Please make sure the file `KDDCup09_churn.arff` is in the same folder as this notebook or update the `data_path` variable accordingly.

In [None]:
data_path = 'KDDCup09_churn.arff'  # change this path if needed

data, meta = arff.loadarff(data_path)
df_raw = pd.DataFrame(data)

print('Raw shape:', df_raw.shape)
df_raw.head()

## 3. Basic cleaning

The ARFF loader reads string attributes as Python `bytes` objects and uses the `'?'` symbol for missing values. The target column is named **`CHURN`** with values `b'1'` and `b'-1'`.

We will:
- Convert all `bytes` columns to regular Python strings
- Replace `'?'` with proper `NaN`
- Map `CHURN` from `{b'1', b'-1'}` to a binary label `{1, 0}`
- Rename the target column to `churn` for convenience.

In [None]:
df = df_raw.copy()

# 3.1 Convert bytes to strings where necessary
for col in df.columns:
    if df[col].dtype == object:
        df[col] = df[col].apply(lambda x: x.decode('utf-8') if isinstance(x, bytes) else x)

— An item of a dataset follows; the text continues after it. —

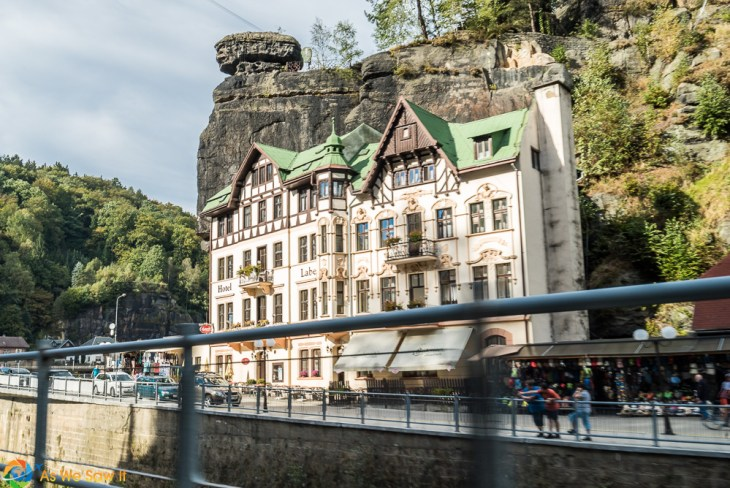 Hotel in Hrensko between river and cliff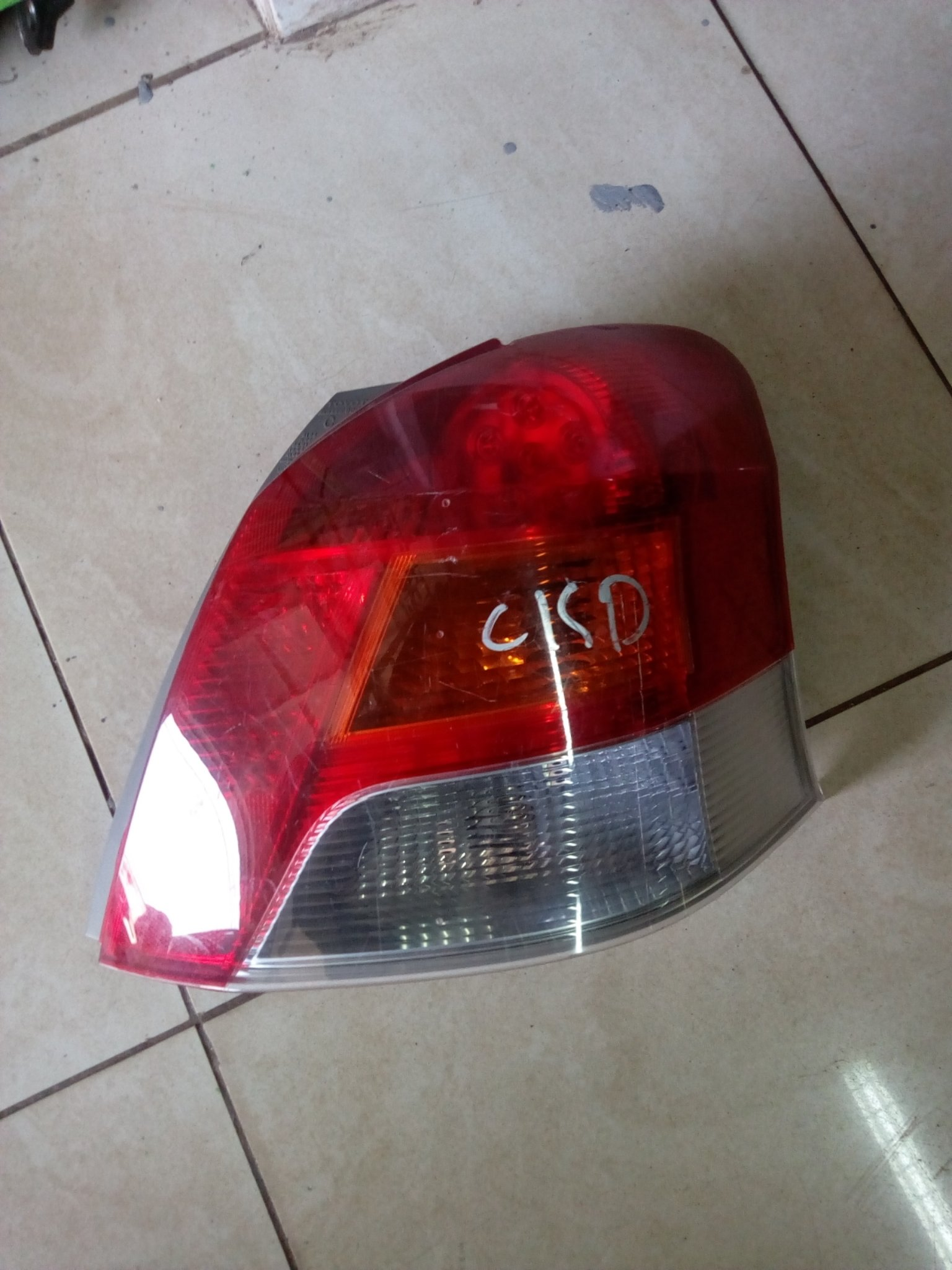 Toyota vitz Tail light 00810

# 3.2 Standardize missing values
df.replace('?', np.nan, inplace=True)

# 3.3 Handle target variable
if 'CHURN' in df.columns:
    df['churn'] = df['CHURN'].map({'1': 1, '-1': 0}).astype('Int64')
    df.drop(columns=['CHURN'], inplace=True)
else:
    raise KeyError('CHURN column not found in the dataset')

print('Cleaned shape:', df.shape)
df[['churn']].head()

## 4. Dataset structure and target distribution

In [None]:
n_rows, n_cols = df.shape
print(f'Number of rows: {n_rows}')
print(f'Number of columns (including target): {n_cols}')

print('\nData types summary:')
print(df.dtypes.value_counts())

print('\nTarget distribution (churn):')
print(df['churn'].value_counts(dropna=False))
print('\nChurn rate:', df['churn'].mean())

## 5. Numerical vs categorical features

We separate numerical and categorical predictors. The target `churn` is excluded from the feature lists.

In [None]:
feature_cols = [c for c in df.columns if c != 'churn']

num_cols = [c for c in feature_cols if pd.api.types.is_numeric_dtype(df[c])]
cat_cols = [c for c in feature_cols if c not in num_cols]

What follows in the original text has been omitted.